=== DIRECTIONS FOR THIS TASK ===
Extend the passage on how former Peterborough United players viewed the documentary, starting after its final sentence.

-- start of TEXT SEGMENT --

Bleasdale now works as a wedding photographer.

Striker Danny Crow claimed that the show hindered his chances of career progression. Speaking to the local media in 2020, Crow said "I was portrayed badly by the programme and I believe that it affected my career. It harmed my chances of progressing." He stated that he has never watched it but people regularly speak to him about it. He said "Opposition defenders would then say to me oh you’re that so and so from the documentary. They didn’t know me and yet they were having a go at me." Crow was seen as a big prospect but he left Peterborough on a free transfer in 2008 and signed for rivals Cambridge United. He also went on to play for Luton Town, Newport County, Lowestoft Town and Sudbury before moving into coaching.

Sean St Ledger told The Athletic that he was "embarrassed" when he watched the show and felt his attitude was "cringy", but also claimed some parts of the show were staged. St Ledger joked about suing Sky TV after claiming the programme showed him as the team's "bad boy". This was reported in the media and St Ledger later clarified that the statement was a joke. St Ledger was later a part of the Republic of Ireland UEFA Euro 2012 squad.

-- end of TEXT SEGMENT --
-- start of DATA SEGMENT --

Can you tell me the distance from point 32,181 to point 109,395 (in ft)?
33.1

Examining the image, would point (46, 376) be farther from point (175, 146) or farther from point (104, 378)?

-- end of DATA SEGMENT --

=== ANSWER ===
Then club captain Phil Bolland is now a qualified physio and works for Liverpool. Bolland said in an interview with FourFourTwo that people still spoke to him about the show. He also stated that he felt Bleasdale was "edited unfairly". Bolland spoke critically of Atkinson, saying: "I think it was purely for him – I don't think he had any interest in us or the play-offs. His driver brought him in, his driver took him away and that was it." Bolland also claimed that some parts of the show were staged. In the same piece, Fry denies that any of the show was staged saying: "On my mother's grave, there were no set-ups whatsoever." Fry also said that he wished he had asked Sky for more money for producing the show.

Fry also defended his decision to agree to the documentary saying "I’m criticised a lot for putting Peterborough in that position. But it kept everybody in a job, paying their mortgage or their rent, so I don’t mind the stick. I nearly got thrown out of the city of Peterborough, but I was doing it for the right reasons – to keep the club afloat."

Lloyd Opara, the striker brought in by Bleasdale instead of Atkinson's suggestion of Stefan Moore, left the club the next season and never played in the Football League again. After quitting football, Opara became a teacher.